Boulogne, le 24/12/2023

J’ai découvert l’existence de « Genji Monogatari » il y a quelques six décennies.

En 1969, alors que j’étais en dernière année à l’École des Mines, mes collègues ont décidé que nous devrions aller, en « voyage de promotion », au Japon.

C’était l’époque où le Japon était très à la mode. Le pays du Soleil-Levant était perçu comme « l’avenir de l’humanité », surtout à cause des progrès technologiques qu’il engendrait jour après jour.

En ce temps-là, on découvrait, à chaque moment, un nouveau produit électronique mis sur le marché par le Japon à un prix inégalable et en quantité presque illimitée : des postes de télé, des transistors, des magnétophones, des radios portables etc.

D’ailleurs, même dans un pays communiste, comme la Roumanie, cette fascination se faisait sentir.

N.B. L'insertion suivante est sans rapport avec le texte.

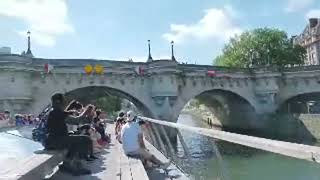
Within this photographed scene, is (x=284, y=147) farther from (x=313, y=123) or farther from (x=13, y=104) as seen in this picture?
(x=313, y=123)

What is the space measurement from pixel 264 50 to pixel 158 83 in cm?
3642

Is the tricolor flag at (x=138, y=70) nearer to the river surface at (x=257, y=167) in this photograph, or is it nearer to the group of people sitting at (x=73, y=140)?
the river surface at (x=257, y=167)

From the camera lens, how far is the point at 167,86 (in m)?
45.0

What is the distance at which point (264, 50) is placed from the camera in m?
77.1

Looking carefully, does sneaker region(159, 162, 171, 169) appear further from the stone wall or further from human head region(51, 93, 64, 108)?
the stone wall

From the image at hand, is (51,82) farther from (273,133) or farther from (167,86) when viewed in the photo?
(273,133)

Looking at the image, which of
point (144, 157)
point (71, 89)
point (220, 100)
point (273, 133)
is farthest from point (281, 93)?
point (144, 157)

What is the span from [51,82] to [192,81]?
14396 millimetres

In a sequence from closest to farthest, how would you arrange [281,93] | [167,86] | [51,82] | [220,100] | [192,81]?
[51,82] < [167,86] < [192,81] < [281,93] < [220,100]

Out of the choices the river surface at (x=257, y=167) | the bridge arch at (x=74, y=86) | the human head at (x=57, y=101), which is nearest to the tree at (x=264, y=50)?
the bridge arch at (x=74, y=86)

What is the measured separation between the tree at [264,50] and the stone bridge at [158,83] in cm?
1961

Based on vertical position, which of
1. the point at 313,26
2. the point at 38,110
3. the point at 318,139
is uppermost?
the point at 313,26

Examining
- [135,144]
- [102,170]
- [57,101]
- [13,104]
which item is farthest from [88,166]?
[13,104]

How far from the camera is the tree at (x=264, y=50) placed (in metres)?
76.9
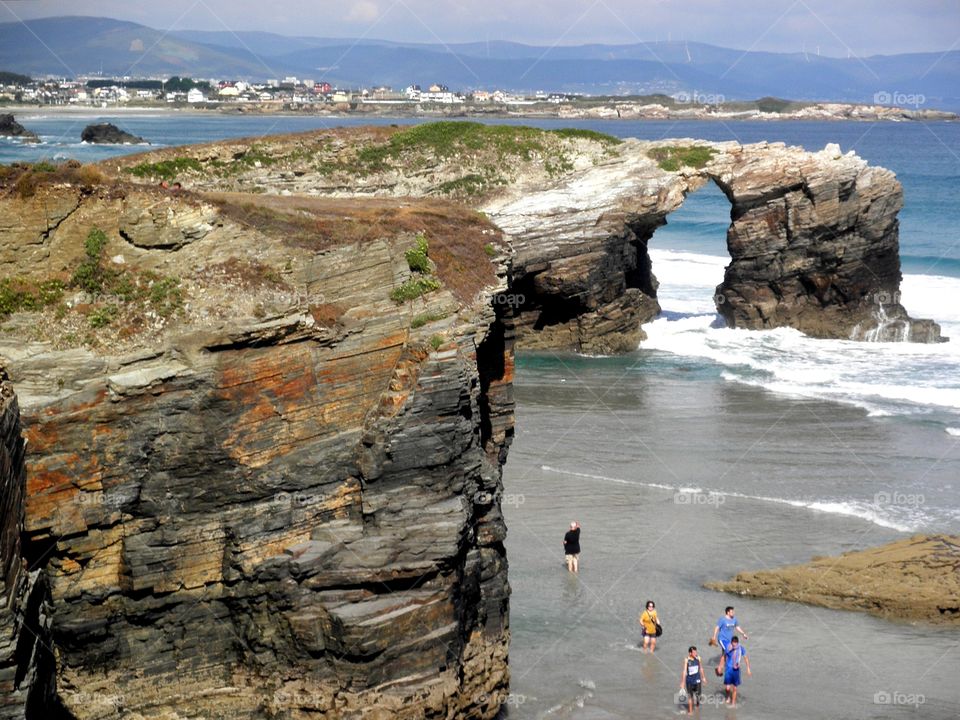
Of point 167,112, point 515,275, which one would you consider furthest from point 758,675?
point 167,112

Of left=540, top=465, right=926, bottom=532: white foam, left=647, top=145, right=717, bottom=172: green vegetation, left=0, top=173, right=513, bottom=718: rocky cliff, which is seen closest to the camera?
left=0, top=173, right=513, bottom=718: rocky cliff

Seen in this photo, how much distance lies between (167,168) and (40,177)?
2048cm

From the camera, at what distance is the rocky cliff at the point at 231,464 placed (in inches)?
550

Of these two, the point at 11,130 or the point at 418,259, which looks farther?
the point at 11,130

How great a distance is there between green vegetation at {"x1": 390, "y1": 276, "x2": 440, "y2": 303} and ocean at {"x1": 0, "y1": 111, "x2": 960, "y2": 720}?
668cm

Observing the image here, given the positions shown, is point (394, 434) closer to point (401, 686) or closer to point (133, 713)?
point (401, 686)

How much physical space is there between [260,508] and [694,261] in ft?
184

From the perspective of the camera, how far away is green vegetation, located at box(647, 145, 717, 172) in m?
44.9

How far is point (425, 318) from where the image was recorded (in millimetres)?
15867

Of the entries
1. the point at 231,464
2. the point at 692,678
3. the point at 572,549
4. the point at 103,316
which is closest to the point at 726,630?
the point at 692,678

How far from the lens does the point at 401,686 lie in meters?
14.9

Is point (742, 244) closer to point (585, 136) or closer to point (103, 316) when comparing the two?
point (585, 136)

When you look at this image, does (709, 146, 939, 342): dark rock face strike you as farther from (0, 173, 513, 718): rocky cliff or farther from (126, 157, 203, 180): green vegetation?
(0, 173, 513, 718): rocky cliff

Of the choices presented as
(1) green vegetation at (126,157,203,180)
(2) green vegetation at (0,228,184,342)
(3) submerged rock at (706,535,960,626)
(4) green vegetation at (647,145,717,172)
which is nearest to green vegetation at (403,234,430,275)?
(2) green vegetation at (0,228,184,342)
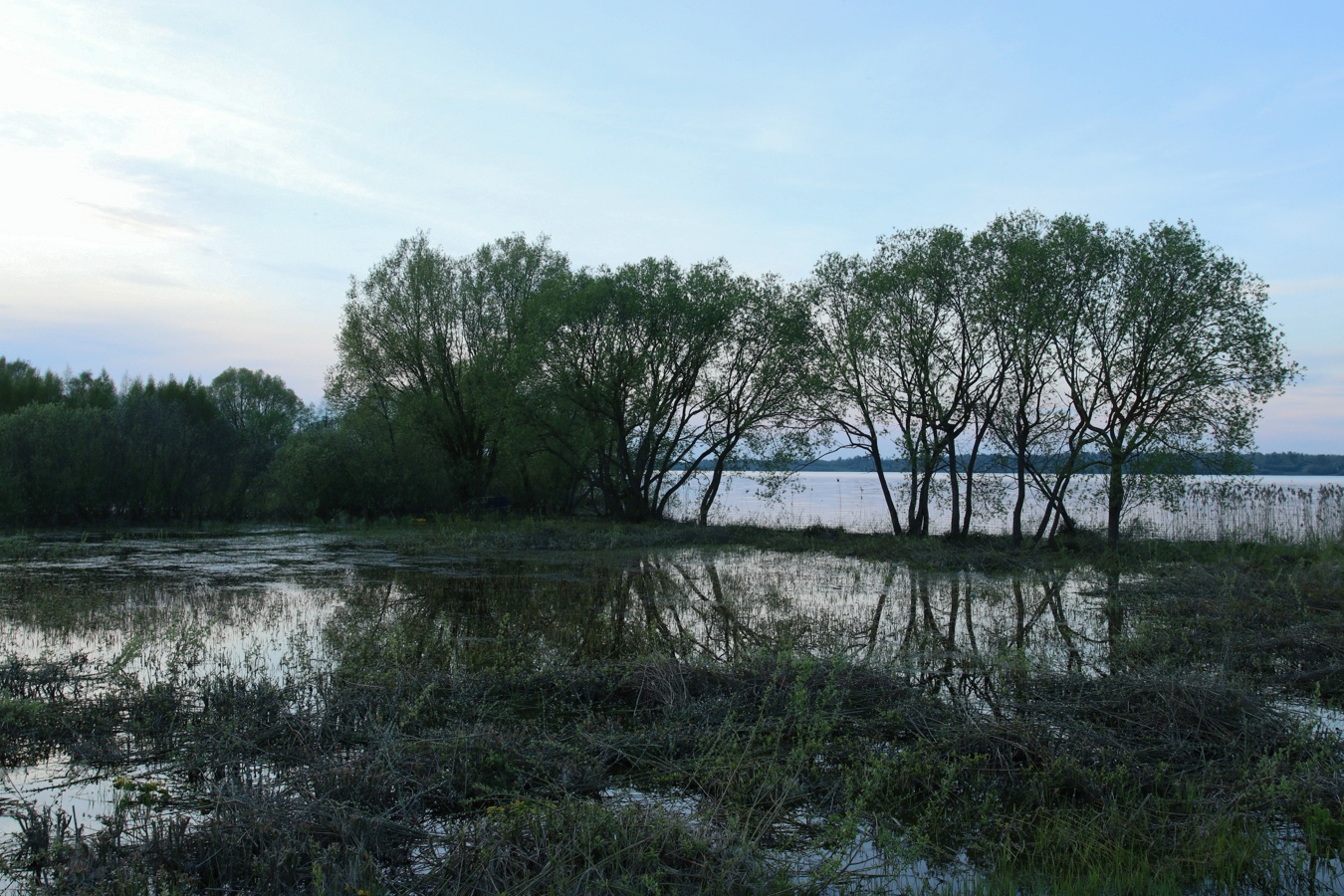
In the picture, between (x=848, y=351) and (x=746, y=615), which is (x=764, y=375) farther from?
(x=746, y=615)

Je me souviens de notre prof d’électronique à l’École Polytechnique de Bucarest, qui avait eu la chance de suivre un stage au Japon, et qui n’arrêtait pas de nous chanter les louanges du système japonais, même si, à l’époque, dans ces contrées, il valait mieux encenser un pays socialiste.

Le résultat est que nous l’avons surnommé « Suzuki », d’après le nom de la servante de Mme Butterfly, en japonais Cio-Cio-San, l’héroïne du roman devenu un opéra célèbre, grâce à Giacomo Puccini.

Je n’ai pas cru un seul instant que nous serions capables, avec mes collègues de l’Ecole des Mines, de rassembler les fonds énormes, exigés par un voyage dans un pays aussi lointain et si cher que le Japon !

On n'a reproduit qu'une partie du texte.